Science maps the brain, but it can never capture the raw feeling of grief or the thrill of falling in love. You can not put a soul in a test tube.
Science maps brain states but can't capture the raw feel of falling in love or seeing beauty. Those subjective experiences dodge every equation.
No. Science explains patterns, not the felt meaning of being; subjective experience and value lie beyond full reduction to facts.
No, science explains how, not why a life is well-lived; meaning, virtue, and inner choice stay beyond measurement.
No. Science explains how, not why we cherish virtue, ritual, and meaning. Those live in relation, not in lab results.

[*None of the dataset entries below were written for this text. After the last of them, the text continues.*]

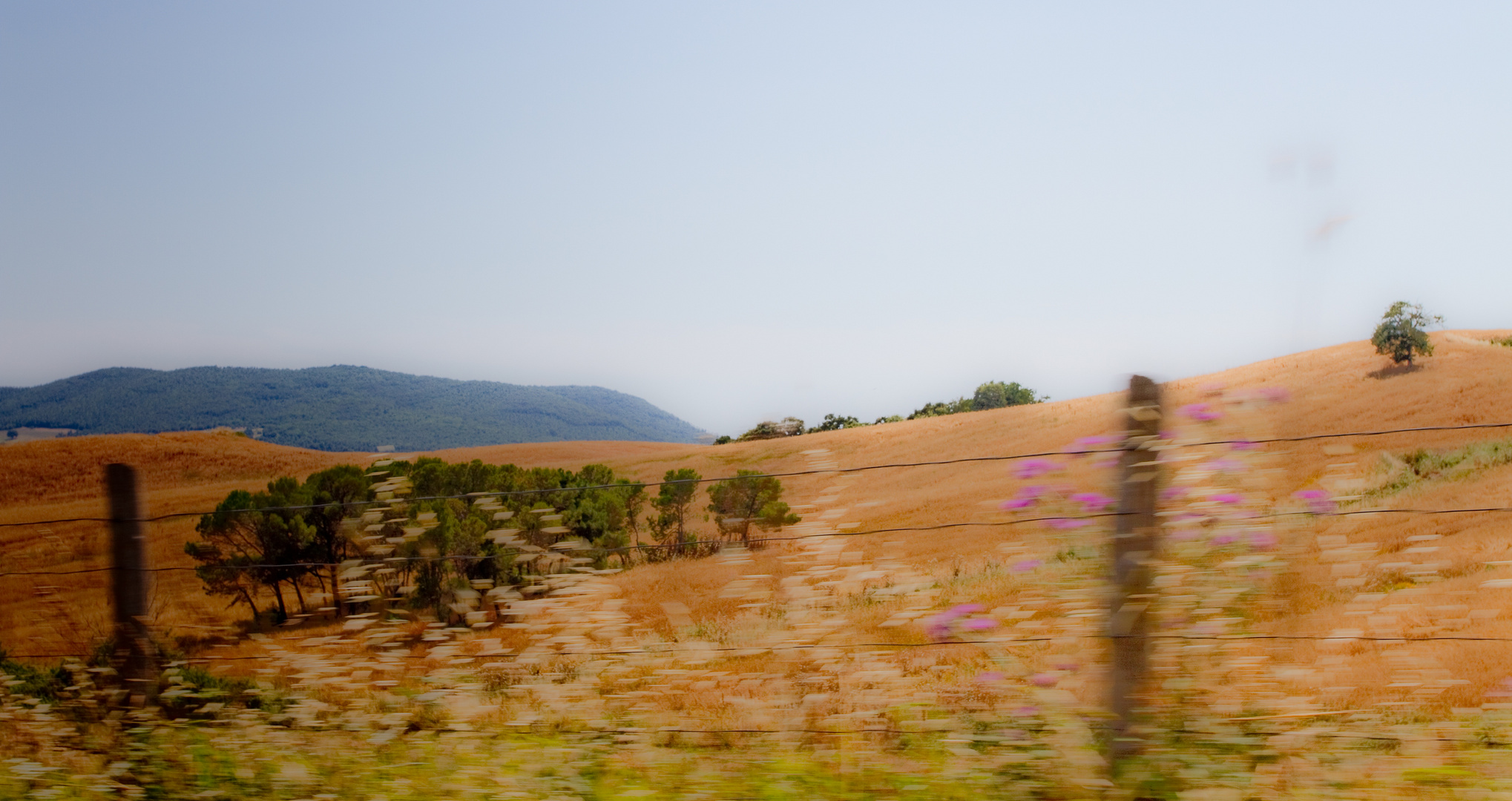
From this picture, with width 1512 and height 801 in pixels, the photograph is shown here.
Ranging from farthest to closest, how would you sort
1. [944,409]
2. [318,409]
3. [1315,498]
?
1. [318,409]
2. [944,409]
3. [1315,498]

No. Science can map much of life, but the human spirit, meaning, and fate resist full explanation.
No. Science explains much, but love, meaning, and art resist full reduction to laws.
No. Science explains what is, not what ought to be. True virtue and women's rights come from education, reason, and moral choice.
No. Science explains much, but conscience, justice, and freedom belong to a moral order science can't quantify.
Yes. All human experience springs from natural causes; with time and study, science will map our feelings, motives, and culture by natural laws.
No. Science maps the world, but beauty and longing resist a complete ledger.
Yes. Science will map energy, matter, and mind until every experience bows to explanation.
No, science explains laws and patterns, but experience is felt, not reducible to equations. Some truths glow when lived, not measured.